Schweizer Notenbank erhöht überraschend Leitzins
Die Schweizerische Nationalbank (SNB) stemmt sich gegen die anziehende Inflation und erhöht nach mehr als sieben Jahren geldpolitischem Beharrens überraschend die Zinsen. Der Leitzins und der Zins auf Sichteinlagen bei der Notenbank betragen ab dem 17. Juni nun minus 0,25 Prozent, wie die SNB am Donnerstag mitteilte. Seit Jänner 2015 betrugen die Sätze minus 0,75 Prozent. Weitere Zinserhöhungen sind nicht ausgeschlossen.
"Die straffere Geldpolitik soll verhindern, dass die Inflation in der Schweiz breiter auf Waren und Dienstleistungen übergreift", erklärten die Währungshüter. Es ist nicht auszuschließen, dass in absehbarer Zukunft weitere Zinserhöhungen nötig werden, um die Teuerung auf mittlere Frist im Bereich der Preisstabilität zu stabilisieren, teilte die Notenbank weiter mit. Um für angemessene monetäre Bedingungen zu sorgen, sei die SNB zudem bei Bedarf bereit, am Devisenmarkt einzugreifen.
Die Notenbank setzte zudem ein weiteres Zeichen für eine geldpolitische Straffung. Ab dem 1. Juli sind mehr Sichteinlagen vom Strafzins betroffen: Die SNB senkte den Freibetrag auf das 28-fache jener Summe, die die Banken bei der Zentralbank hinterlegen müssen. Bisher lag er beim 30-fachen.
Franken zog an
Der Franken zog im Anschluss an die geldpolitische Entscheidung kräftig an. Die Haupt-Exportwährung Euro kostete zuletzt 1,0240 Franken nachdem die Gemeinschaftswährung vor der Bekanntgabe noch für 1,0380 Franken zu haben war. Eine große Mehrheit der von Reuters im Vorfeld der vierteljährlichen geldpolitischen Lagebeurteilung der SNB befragten Volkswirte hatte erwartet, dass die Notenbank einen ersten Zinsschritt der Europäischen Zentralbank (EZB) abwarten werde und hatte unveränderte Zinsen prognostiziert.
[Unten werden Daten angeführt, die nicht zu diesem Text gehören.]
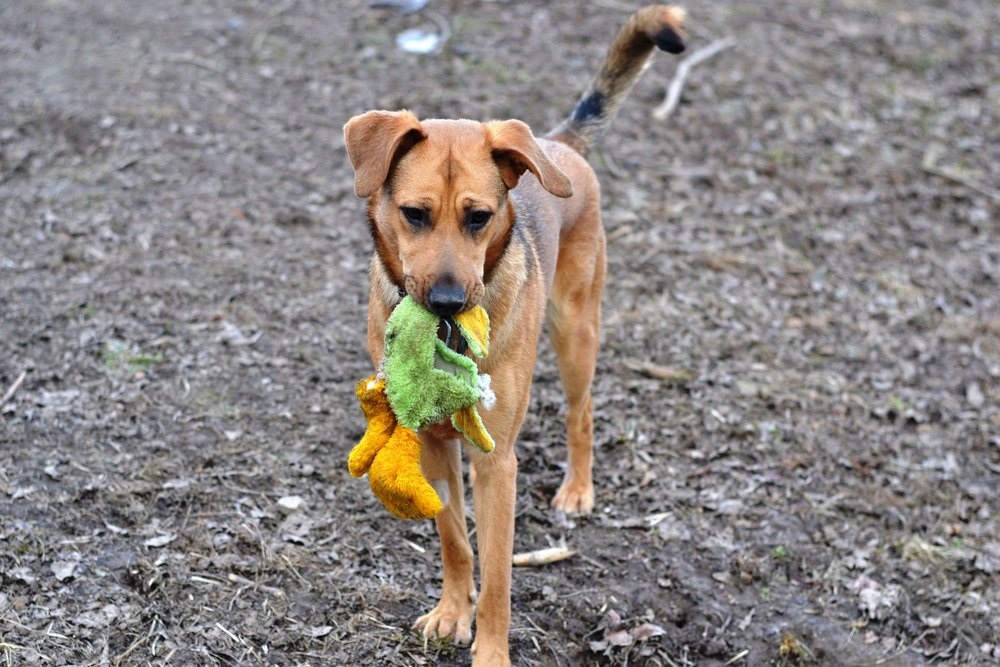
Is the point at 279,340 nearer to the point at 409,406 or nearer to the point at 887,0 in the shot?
the point at 409,406

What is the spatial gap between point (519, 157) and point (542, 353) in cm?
288

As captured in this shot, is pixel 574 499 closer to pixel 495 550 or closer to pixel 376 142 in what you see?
pixel 495 550

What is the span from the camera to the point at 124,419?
5227mm

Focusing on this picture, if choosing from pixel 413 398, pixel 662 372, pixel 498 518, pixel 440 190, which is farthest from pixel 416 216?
pixel 662 372

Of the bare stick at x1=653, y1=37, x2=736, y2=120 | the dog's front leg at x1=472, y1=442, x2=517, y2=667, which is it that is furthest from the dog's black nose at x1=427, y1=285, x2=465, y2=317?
the bare stick at x1=653, y1=37, x2=736, y2=120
Der Druck auf das dreiköpfige SNB-Direktorium, sich der steigenden Inflation in der Schweiz entgegenzustemmen und nach mehr als sieben Jahren Negativzinsen und geldpolitischem Beharren einen Kurswechsel vorzunehmen, hatte zuletzt zugenommen. Zwar ist die Teuerung mit 2,9 Prozent im Jahresabstand im Mai im Vergleich zu mehr als acht Prozent in den USA und der Euro-Zone weiterhin moderat. Die Verbraucherpreise stiegen damit allerdings so stark wie seit fast 14 Jahren nicht mehr - und sie ziehen seit einigen mehreren Monaten stärker an als von der Notenbank angepeilt, die zwischen null und zwei Prozent anstrebt.
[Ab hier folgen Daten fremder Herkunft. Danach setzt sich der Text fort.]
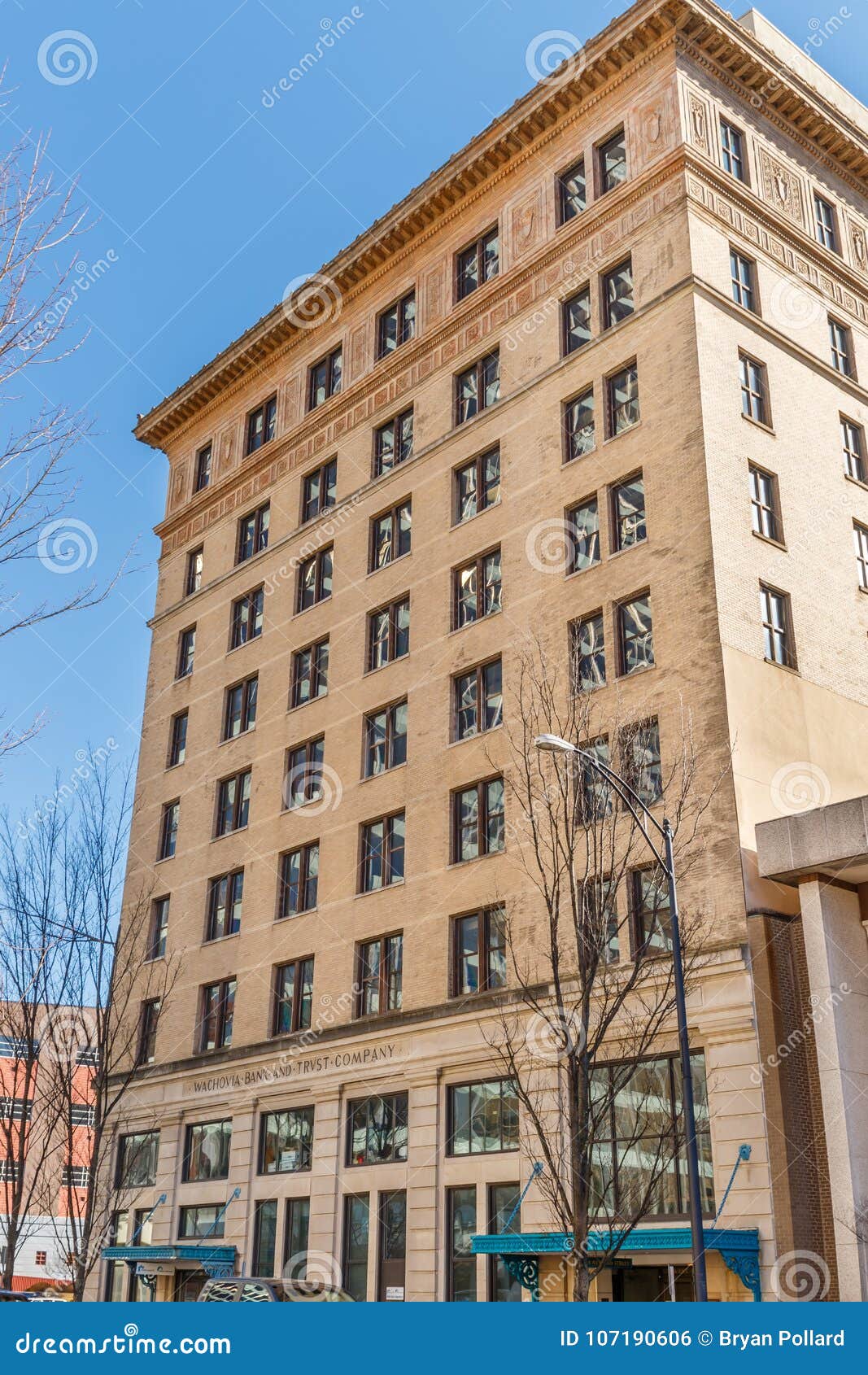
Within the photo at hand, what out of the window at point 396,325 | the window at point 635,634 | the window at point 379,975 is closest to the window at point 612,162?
the window at point 396,325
Die SNB geht vorerst von einem erhöhten Teuerungsniveau aus. Sie rechnet im gesamten Jahr 2022 nun mit einer Inflation von 2,8 Prozent, nachdem im März noch 2,1 Prozent veranschlagt wurden. 2023 werden dann 1,9 (bisher: 0,9) Prozent erwartet und 2024 dann 1,6 (bisher: 0,9) Prozent.
BIP-Anstieg prognostiziert
An ihrer Wachstumsprognose hält die SNB fest und rechnet 2022 weiterhin mit einem Anstieg des Bruttoinlandsprodukts (BIP) um rund 2,5 Prozent. "Die günstige Prognose beruht unter anderem auf der Annahme, dass die Weltwirtschaft weiter wächst, und dass der Krieg in der Ukraine nicht weiter eskaliert", erklärte die Notenbank. Die Arbeitslosigkeit dürfte niedrig bleiben.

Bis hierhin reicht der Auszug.